The first day of the symposium included a performance by an environmental dance company, followed by a keynote discussion with Amitav Ghosh, an Indian writer specializing in colonialism and climate change.
Ghosh said writers face systematic barriers to publishing environmental-centered work, noting publishers do not match writers’ interest.
“Many writers have been engaging on these subjects, writing on these subjects,” Ghosh said during the event. “I think the greater problem lies in the broader ecosystem of literature. Even when the writer produces this work, does it find a place in the major reviews, does it even find a publisher? That’s where the real problem lies.”
Ghosh said environmental literature should reflect the broader issues facing the environment, not just climate change.
“It’s not just about climate change; it’s everything change,” Ghosh said. “What we have really is a whole set of interlocking crises — biodiversity loss, species extinctions, new pathogens and all of these are simultaneously manifesting themselves in the body politic.”

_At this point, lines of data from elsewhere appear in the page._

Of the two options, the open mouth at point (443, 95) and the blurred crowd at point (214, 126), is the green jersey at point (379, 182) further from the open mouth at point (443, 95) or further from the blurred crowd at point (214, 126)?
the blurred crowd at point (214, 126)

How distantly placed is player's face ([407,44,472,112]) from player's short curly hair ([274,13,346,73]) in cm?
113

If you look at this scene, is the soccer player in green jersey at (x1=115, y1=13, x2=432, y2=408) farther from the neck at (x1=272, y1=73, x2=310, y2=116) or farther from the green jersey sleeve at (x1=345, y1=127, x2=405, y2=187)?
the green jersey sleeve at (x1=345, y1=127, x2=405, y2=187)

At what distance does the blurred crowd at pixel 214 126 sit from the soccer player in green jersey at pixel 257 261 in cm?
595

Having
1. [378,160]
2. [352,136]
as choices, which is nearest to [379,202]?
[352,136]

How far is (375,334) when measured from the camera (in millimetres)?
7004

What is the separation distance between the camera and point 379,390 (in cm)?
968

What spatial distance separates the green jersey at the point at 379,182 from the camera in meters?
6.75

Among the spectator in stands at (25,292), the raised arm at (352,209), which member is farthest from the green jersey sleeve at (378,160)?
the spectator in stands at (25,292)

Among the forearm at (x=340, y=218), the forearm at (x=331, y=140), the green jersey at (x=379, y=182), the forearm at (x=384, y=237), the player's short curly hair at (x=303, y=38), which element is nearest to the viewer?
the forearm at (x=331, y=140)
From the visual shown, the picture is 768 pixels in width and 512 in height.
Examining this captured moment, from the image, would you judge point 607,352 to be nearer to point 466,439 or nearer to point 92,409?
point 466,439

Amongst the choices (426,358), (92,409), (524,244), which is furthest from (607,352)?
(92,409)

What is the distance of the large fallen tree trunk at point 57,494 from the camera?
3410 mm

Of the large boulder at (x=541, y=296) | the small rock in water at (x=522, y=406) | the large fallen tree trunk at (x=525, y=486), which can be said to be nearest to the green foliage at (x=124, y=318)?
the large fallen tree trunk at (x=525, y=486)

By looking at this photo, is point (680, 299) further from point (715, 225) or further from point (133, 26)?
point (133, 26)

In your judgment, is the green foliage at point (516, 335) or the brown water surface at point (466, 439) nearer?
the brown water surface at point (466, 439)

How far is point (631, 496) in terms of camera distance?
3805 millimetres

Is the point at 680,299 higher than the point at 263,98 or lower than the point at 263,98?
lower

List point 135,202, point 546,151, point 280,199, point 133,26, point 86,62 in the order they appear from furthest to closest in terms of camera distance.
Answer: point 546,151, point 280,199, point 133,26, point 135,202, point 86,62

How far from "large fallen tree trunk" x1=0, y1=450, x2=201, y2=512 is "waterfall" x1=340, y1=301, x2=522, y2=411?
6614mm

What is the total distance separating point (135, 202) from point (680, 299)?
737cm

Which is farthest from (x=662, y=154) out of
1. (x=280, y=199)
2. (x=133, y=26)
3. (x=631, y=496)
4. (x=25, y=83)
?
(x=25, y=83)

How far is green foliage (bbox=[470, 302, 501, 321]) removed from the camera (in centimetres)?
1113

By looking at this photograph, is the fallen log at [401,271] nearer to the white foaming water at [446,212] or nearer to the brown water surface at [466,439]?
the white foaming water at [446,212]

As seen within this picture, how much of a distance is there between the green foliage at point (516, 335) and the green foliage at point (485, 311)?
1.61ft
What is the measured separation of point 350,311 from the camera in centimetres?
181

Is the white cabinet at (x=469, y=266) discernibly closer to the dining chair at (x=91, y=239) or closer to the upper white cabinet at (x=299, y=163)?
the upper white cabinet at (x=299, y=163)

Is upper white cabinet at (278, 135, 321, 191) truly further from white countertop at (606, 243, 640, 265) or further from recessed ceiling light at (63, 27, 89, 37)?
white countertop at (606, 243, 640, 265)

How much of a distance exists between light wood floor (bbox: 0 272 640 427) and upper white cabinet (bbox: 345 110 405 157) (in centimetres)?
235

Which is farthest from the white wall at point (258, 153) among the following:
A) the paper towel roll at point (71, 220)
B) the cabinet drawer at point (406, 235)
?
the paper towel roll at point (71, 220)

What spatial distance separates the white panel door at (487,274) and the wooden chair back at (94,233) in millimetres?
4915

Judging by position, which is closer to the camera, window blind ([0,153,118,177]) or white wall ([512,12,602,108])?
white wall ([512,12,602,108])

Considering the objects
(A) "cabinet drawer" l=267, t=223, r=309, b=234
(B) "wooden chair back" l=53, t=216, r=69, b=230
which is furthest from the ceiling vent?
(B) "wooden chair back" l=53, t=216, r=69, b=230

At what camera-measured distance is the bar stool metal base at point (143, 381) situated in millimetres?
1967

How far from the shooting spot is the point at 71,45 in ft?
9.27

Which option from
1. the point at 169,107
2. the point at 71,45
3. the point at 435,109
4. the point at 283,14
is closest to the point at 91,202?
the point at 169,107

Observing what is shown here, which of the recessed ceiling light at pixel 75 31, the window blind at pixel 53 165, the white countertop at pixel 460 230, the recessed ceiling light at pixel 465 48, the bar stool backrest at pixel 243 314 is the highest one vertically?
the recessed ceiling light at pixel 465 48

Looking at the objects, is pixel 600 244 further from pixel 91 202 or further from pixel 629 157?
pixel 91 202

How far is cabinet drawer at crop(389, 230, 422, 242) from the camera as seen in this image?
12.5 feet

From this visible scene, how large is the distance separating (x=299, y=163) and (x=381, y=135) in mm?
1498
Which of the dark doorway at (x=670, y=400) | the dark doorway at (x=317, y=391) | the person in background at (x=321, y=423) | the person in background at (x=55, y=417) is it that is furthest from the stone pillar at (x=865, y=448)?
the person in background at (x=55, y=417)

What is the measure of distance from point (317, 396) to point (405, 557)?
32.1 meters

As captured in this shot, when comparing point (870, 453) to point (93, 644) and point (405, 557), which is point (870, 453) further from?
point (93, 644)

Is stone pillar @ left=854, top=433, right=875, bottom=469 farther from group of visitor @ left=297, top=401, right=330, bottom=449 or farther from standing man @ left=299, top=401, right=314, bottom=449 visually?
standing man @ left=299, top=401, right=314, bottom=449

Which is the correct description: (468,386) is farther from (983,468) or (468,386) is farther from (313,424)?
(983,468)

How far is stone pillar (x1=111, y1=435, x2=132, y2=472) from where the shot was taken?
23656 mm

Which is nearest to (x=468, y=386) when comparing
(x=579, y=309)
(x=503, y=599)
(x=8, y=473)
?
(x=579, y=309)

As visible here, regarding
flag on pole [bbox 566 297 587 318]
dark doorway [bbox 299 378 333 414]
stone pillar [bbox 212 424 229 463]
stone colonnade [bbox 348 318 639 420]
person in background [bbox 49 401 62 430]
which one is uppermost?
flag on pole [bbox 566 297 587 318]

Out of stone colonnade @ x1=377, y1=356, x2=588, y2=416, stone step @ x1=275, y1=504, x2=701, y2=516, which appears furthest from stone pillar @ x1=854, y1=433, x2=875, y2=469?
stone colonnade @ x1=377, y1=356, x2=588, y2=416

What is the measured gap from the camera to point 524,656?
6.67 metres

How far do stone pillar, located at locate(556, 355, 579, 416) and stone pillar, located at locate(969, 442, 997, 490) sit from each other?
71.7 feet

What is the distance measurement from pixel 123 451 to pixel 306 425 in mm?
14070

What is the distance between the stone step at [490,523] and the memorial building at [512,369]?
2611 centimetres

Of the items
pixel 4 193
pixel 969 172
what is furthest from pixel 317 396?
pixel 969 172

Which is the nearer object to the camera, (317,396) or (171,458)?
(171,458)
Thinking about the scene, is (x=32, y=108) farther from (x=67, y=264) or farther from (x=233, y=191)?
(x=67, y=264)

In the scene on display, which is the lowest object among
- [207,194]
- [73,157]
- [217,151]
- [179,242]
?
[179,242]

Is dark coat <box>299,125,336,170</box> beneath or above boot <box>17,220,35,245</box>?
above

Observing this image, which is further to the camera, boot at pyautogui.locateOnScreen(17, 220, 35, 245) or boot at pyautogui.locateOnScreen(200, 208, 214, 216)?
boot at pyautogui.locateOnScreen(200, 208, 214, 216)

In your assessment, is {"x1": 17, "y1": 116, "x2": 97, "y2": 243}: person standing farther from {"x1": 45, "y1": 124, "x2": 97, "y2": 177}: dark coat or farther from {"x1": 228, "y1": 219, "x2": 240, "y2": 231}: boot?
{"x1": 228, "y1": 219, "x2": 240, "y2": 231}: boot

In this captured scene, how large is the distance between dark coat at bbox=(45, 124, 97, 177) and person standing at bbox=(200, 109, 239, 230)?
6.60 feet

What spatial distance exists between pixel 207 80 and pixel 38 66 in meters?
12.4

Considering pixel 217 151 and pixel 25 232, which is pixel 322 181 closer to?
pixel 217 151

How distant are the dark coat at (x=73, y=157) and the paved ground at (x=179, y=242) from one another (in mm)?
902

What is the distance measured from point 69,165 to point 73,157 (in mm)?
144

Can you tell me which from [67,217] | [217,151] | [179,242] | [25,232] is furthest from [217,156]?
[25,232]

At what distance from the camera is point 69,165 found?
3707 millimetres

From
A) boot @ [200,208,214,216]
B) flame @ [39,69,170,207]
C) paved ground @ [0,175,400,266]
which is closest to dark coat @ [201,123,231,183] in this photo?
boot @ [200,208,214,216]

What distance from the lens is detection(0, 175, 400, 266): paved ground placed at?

“That only makes the subject even bigger and even more challenging,” Ghosh added.
Livia Sun (GRD ’25), a master’s student in the environment and sustainability management program who attended the event, said the symposium humanized climate change.
“When you think of climate change, a lot of times the topic is spoken about in a really technical way,” Sun told The Hoya. “I think that’s why I really enjoyed the first performance, because it was less technical.”
The symposium’s second day featured two indigenous writers, dg nanouk okpik and Linnea Axelsson, who spoke about land use and indigenous rights; a student environmental art showcase; and an interview with Kumi Naidoo, a South African human rights and environmental justice activist.
Alameddine said the symposium responded to President Donald Trump’s administration, which rolled back climate regulations and restricted use of the term “climate change.”
“It’s important today because we have an insane administration that is already cutting any kind of miniscule achievements that we have made in terms of dealing with the crisis,” Alameddine said. “It becomes a topic of extreme importance.”
Sun said the symposium improved access to information about climate change as the federal government deprioritizes it.
“This theme hits really hard right now, particularly because we’re in D.C.,” Sun said. “There’s a lot of changes going on in policy and administration, and I think for the most part, a majority of people believe that the climate is changing. Just trying to make that information broader and more accessible juxtaposes everything that’s happening in the political and technical world.”
The third day included a reading from the environmental novel “Silent Spring,” which jumpstarted the modern environmental movement, and discussions with an environmental biologist and two writers about communicating about climate change.
Alameddine said he hopes to highlight individual solutions to climate change, encouraging attendees to take action regardless of the scale.
“Obviously, we have to follow the news, we have to follow the things that are happening, but in this time it’s more important than ever to focus on the things that communities and people are doing to feel good,” Alameddine said. “Even if you do it and it’s a small thing, it’s good to work to do as much as you can — even if it’s weeding. The motto is, if you can’t be here, weed.”